WHAT THE TASK ASKS:
All lines from the one containing "Tanzania, site E01, 2011-07-12 16:46:38." through the end of the entries below should appear in the answer exactly, with no others.

SOURCE DATA:
▼

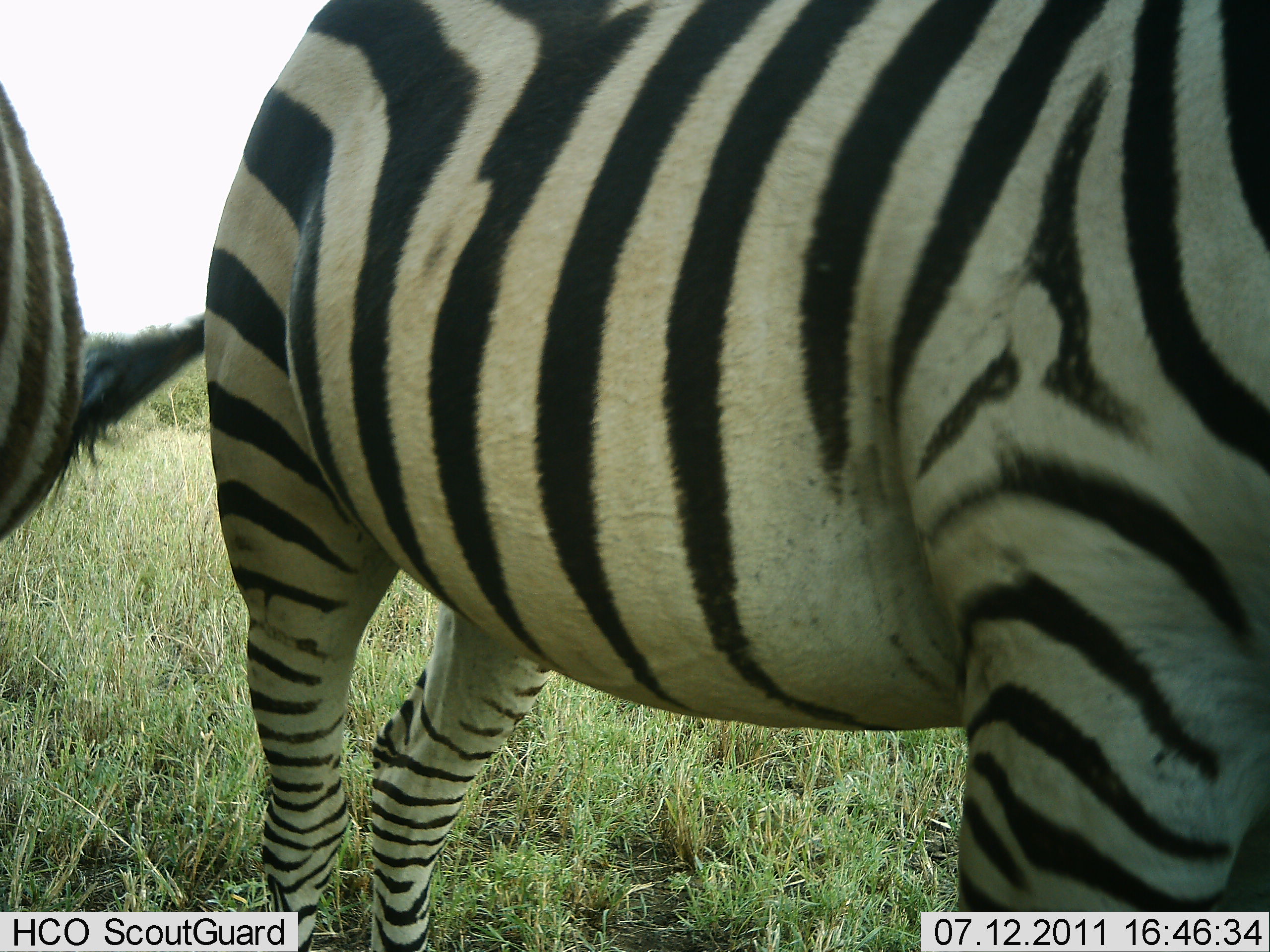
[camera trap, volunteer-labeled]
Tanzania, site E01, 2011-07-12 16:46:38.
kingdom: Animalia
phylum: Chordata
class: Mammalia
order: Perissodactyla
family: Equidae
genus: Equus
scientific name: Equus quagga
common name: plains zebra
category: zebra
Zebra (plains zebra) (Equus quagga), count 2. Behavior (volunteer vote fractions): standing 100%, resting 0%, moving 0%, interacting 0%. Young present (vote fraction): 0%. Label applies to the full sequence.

▲

EXERCISE ANSWER:
Tanzania, site E01, 2011-07-12 16:46:38.
kingdom: Animalia
phylum: Chordata
class: Mammalia
order: Perissodactyla
family: Equidae
genus: Equus
scientific name: Equus quagga
common name: plains zebra
category: zebra
Zebra (plains zebra) (Equus quagga), count 2. Behavior (volunteer vote fractions): standing 100%, resting 0%, moving 0%, interacting 0%. Young present (vote fraction): 0%. Label applies to the full sequence.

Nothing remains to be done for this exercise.